▸ WHAT IS BEING ASKED: Pick out every line below that contains the word "date", and copy each one in full.
################
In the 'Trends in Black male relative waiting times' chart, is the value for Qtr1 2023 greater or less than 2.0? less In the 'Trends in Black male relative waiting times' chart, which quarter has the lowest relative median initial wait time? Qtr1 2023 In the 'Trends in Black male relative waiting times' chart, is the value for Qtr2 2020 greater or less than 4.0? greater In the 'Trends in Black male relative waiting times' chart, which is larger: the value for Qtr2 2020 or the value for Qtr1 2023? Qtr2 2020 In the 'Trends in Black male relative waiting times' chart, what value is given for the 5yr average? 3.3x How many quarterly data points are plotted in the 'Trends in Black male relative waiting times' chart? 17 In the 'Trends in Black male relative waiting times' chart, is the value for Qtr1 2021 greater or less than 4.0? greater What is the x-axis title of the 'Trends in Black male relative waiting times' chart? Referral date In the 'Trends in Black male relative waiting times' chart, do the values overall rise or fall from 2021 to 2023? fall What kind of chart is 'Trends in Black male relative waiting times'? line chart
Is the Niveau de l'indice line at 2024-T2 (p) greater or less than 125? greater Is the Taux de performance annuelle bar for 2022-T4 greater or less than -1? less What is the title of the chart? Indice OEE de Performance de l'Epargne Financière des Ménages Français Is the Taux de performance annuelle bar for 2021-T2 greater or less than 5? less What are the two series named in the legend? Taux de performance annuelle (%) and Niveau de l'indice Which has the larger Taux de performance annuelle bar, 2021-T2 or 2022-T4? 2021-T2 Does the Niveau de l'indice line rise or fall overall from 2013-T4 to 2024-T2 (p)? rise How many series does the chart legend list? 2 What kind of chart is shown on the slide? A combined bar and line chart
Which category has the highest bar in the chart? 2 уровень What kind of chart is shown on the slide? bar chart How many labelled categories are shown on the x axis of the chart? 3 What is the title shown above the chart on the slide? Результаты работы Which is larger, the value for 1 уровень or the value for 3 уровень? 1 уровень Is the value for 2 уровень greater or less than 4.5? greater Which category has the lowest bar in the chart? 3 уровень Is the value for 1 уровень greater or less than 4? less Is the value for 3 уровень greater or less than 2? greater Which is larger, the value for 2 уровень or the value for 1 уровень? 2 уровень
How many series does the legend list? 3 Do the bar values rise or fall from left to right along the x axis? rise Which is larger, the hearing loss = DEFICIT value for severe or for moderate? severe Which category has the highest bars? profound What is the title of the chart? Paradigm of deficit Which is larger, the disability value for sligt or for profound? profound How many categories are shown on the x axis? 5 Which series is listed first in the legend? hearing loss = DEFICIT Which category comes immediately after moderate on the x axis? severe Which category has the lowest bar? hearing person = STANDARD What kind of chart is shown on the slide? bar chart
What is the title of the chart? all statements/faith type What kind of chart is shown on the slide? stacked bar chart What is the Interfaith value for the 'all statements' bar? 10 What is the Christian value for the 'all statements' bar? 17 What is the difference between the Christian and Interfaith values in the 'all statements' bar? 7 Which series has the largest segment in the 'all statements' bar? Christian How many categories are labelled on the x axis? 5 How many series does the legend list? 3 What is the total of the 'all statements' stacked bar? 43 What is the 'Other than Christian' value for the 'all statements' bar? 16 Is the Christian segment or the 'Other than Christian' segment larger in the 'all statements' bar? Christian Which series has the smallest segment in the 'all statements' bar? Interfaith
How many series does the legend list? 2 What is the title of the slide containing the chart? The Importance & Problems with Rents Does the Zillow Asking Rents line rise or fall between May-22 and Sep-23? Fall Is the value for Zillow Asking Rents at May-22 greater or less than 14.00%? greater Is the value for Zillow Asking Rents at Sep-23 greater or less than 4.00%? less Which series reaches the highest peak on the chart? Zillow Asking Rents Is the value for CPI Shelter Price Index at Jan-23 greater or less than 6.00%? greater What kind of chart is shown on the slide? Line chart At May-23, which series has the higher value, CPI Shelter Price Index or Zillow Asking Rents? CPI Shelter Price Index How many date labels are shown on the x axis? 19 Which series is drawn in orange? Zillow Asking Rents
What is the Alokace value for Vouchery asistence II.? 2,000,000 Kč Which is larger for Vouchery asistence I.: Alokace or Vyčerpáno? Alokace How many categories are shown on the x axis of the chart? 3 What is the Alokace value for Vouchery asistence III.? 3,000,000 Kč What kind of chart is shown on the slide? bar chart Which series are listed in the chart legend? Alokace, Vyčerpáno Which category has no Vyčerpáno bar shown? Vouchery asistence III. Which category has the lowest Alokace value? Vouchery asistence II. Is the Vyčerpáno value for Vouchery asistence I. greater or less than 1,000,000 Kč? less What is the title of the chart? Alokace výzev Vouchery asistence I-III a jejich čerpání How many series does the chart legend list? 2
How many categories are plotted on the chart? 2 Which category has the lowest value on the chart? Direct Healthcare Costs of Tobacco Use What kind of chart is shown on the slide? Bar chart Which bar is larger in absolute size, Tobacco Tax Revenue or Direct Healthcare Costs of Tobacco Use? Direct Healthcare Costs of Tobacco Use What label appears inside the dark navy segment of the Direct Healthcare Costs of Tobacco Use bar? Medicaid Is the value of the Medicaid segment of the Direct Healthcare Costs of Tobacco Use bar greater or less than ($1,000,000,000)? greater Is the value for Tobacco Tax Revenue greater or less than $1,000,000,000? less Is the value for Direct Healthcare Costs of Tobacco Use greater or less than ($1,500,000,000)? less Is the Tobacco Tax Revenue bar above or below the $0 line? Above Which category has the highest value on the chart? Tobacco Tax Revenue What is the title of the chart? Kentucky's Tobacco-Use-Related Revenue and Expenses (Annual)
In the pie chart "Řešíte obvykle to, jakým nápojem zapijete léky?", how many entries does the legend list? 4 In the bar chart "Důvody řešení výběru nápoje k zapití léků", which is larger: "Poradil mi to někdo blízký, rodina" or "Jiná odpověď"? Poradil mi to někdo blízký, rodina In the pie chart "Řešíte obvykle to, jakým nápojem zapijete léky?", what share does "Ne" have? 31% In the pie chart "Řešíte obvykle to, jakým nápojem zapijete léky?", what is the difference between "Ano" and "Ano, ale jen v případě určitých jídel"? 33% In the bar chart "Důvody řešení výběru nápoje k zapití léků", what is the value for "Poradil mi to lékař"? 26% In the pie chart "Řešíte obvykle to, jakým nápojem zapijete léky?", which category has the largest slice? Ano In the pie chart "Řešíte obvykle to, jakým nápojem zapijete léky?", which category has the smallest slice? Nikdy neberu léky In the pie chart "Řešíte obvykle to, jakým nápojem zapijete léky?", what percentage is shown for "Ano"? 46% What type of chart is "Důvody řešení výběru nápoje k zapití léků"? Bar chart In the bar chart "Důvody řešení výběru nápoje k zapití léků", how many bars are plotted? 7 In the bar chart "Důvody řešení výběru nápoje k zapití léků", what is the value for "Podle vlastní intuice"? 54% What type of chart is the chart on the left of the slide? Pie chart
################
▸ EXERCISE SOLUTION:
In the 'Trends in Black male relative waiting times' chart, is the value for Qtr1 2023 greater or less than 2.0? less In the 'Trends in Black male relative waiting times' chart, which quarter has the lowest relative median initial wait time? Qtr1 2023 In the 'Trends in Black male relative waiting times' chart, is the value for Qtr2 2020 greater or less than 4.0? greater In the 'Trends in Black male relative waiting times' chart, which is larger: the value for Qtr2 2020 or the value for Qtr1 2023? Qtr2 2020 In the 'Trends in Black male relative waiting times' chart, what value is given for the 5yr average? 3.3x How many quarterly data points are plotted in the 'Trends in Black male relative waiting times' chart? 17 In the 'Trends in Black male relative waiting times' chart, is the value for Qtr1 2021 greater or less than 4.0? greater What is the x-axis title of the 'Trends in Black male relative waiting times' chart? Referral date In the 'Trends in Black male relative waiting times' chart, do the values overall rise or fall from 2021 to 2023? fall What kind of chart is 'Trends in Black male relative waiting times'? line chart
How many series does the legend list? 2 What is the title of the slide containing the chart? The Importance & Problems with Rents Does the Zillow Asking Rents line rise or fall between May-22 and Sep-23? Fall Is the value for Zillow Asking Rents at May-22 greater or less than 14.00%? greater Is the value for Zillow Asking Rents at Sep-23 greater or less than 4.00%? less Which series reaches the highest peak on the chart? Zillow Asking Rents Is the value for CPI Shelter Price Index at Jan-23 greater or less than 6.00%? greater What kind of chart is shown on the slide? Line chart At May-23, which series has the higher value, CPI Shelter Price Index or Zillow Asking Rents? CPI Shelter Price Index How many date labels are shown on the x axis? 19 Which series is drawn in orange? Zillow Asking Rents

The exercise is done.